===== SUPPLIED RECORDS

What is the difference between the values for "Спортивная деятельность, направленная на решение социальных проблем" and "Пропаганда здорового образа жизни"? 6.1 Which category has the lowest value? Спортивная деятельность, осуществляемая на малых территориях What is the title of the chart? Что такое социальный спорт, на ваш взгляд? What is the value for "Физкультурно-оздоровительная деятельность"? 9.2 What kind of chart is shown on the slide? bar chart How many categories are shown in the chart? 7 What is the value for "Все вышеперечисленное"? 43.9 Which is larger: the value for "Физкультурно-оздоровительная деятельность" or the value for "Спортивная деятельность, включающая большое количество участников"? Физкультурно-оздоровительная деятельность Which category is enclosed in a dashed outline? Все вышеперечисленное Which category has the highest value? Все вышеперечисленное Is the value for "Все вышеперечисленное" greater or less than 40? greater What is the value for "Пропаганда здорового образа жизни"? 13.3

==========
===== SUPPLIED RECORDS

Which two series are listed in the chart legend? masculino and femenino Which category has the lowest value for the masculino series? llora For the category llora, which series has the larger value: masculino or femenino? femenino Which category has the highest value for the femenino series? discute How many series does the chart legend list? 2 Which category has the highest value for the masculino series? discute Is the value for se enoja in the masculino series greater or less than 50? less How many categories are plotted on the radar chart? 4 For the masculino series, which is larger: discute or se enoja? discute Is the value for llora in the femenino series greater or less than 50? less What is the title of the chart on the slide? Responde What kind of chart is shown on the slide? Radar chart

==========
===== SUPPLIED RECORDS

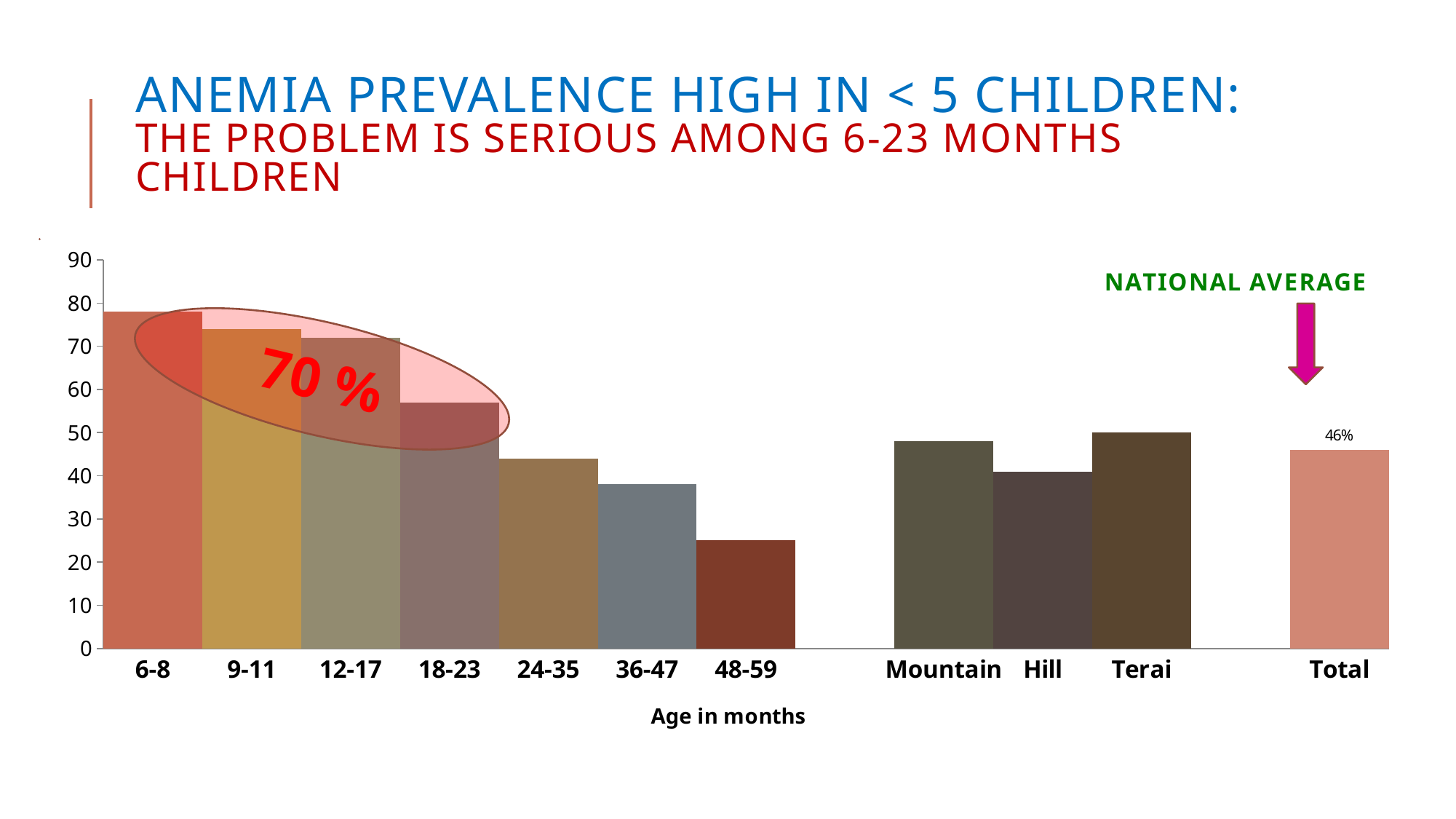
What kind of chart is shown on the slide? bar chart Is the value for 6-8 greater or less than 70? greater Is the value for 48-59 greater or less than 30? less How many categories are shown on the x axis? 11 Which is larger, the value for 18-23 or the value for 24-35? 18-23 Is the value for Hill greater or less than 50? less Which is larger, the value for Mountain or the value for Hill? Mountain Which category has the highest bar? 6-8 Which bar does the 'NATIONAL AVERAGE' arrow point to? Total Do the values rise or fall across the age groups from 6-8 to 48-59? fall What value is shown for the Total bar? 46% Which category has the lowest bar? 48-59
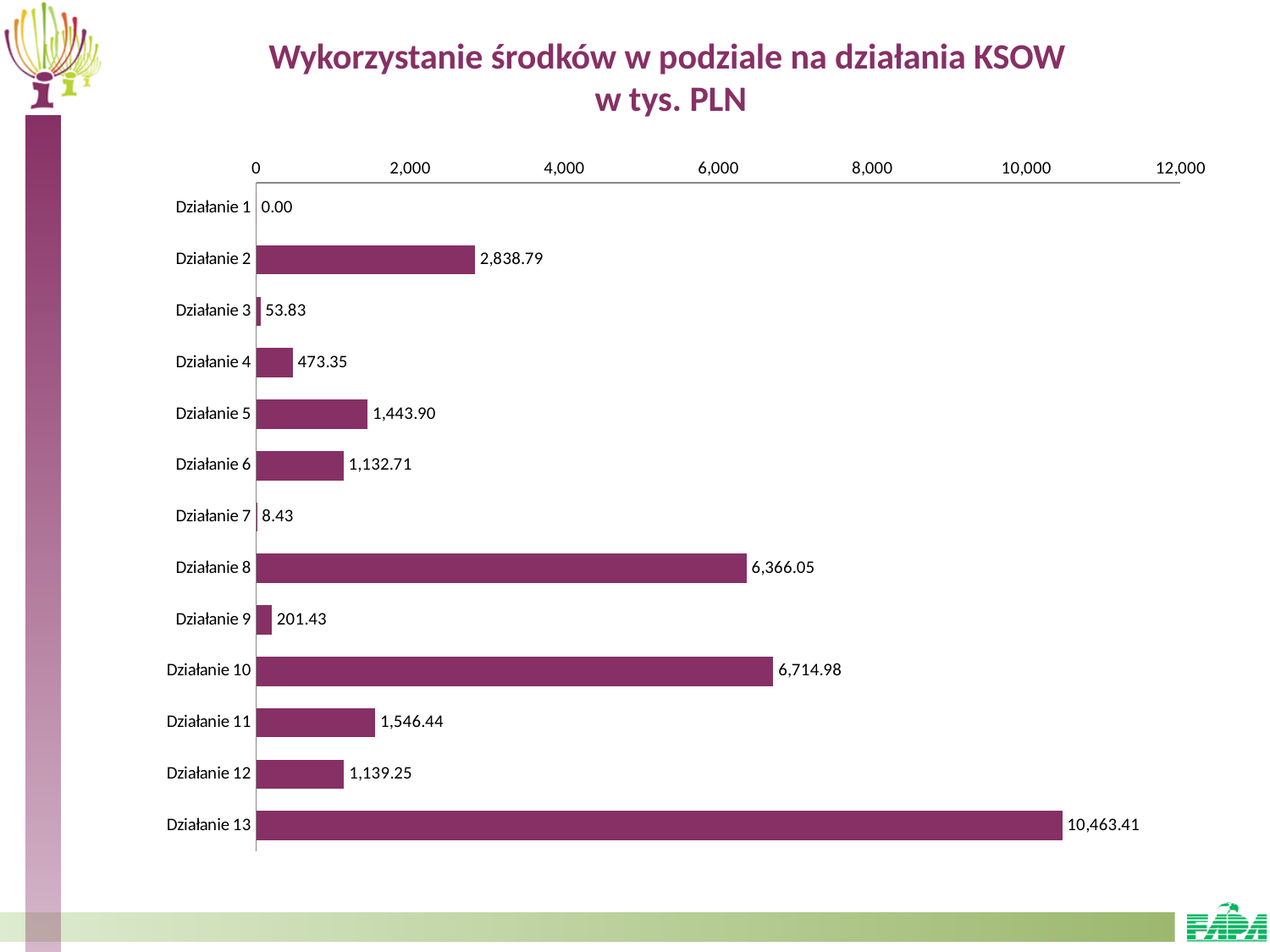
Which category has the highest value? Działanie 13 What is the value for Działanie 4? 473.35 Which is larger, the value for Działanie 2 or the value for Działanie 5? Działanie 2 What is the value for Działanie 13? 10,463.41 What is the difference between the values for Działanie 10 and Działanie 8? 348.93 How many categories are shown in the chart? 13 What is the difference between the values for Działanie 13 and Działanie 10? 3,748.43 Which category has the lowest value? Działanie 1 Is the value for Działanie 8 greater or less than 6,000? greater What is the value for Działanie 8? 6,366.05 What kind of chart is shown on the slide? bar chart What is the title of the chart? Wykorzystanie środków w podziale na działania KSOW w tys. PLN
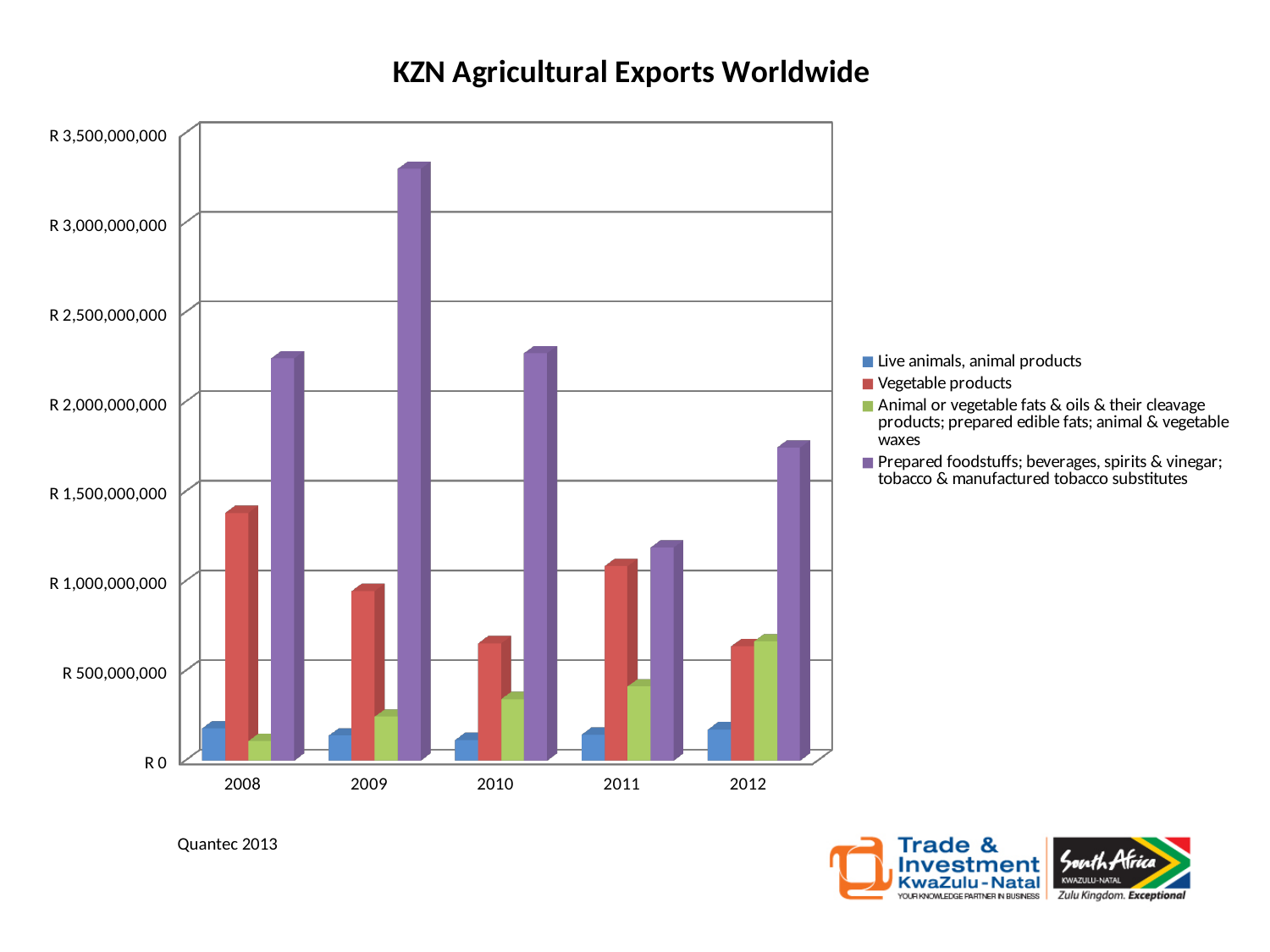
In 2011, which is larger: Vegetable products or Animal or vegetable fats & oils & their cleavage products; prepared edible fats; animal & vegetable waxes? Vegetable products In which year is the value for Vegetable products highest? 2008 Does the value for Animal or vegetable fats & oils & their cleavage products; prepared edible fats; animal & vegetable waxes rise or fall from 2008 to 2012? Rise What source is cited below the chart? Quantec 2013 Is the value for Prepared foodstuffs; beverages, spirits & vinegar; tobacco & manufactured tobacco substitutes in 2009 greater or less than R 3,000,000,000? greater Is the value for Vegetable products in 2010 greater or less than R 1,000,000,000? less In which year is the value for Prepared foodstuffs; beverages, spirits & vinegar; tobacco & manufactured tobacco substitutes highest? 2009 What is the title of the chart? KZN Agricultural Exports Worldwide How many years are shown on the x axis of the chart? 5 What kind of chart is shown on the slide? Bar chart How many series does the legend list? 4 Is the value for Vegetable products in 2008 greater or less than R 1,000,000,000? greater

==========

### WORK TO BE COMPLETED
Please return each line above that contains the word "list", copied in full.

### TASK ANSWER
Which two series are listed in the chart legend? masculino and femenino Which category has the lowest value for the masculino series? llora For the category llora, which series has the larger value: masculino or femenino? femenino Which category has the highest value for the femenino series? discute How many series does the chart legend list? 2 Which category has the highest value for the masculino series? discute Is the value for se enoja in the masculino series greater or less than 50? less How many categories are plotted on the radar chart? 4 For the masculino series, which is larger: discute or se enoja? discute Is the value for llora in the femenino series greater or less than 50? less What is the title of the chart on the slide? Responde What kind of chart is shown on the slide? Radar chart
In 2011, which is larger: Vegetable products or Animal or vegetable fats & oils & their cleavage products; prepared edible fats; animal & vegetable waxes? Vegetable products In which year is the value for Vegetable products highest? 2008 Does the value for Animal or vegetable fats & oils & their cleavage products; prepared edible fats; animal & vegetable waxes rise or fall from 2008 to 2012? Rise What source is cited below the chart? Quantec 2013 Is the value for Prepared foodstuffs; beverages, spirits & vinegar; tobacco & manufactured tobacco substitutes in 2009 greater or less than R 3,000,000,000? greater Is the value for Vegetable products in 2010 greater or less than R 1,000,000,000? less In which year is the value for Prepared foodstuffs; beverages, spirits & vinegar; tobacco & manufactured tobacco substitutes highest? 2009 What is the title of the chart? KZN Agricultural Exports Worldwide How many years are shown on the x axis of the chart? 5 What kind of chart is shown on the slide? Bar chart How many series does the legend list? 4 Is the value for Vegetable products in 2008 greater or less than R 1,000,000,000? greater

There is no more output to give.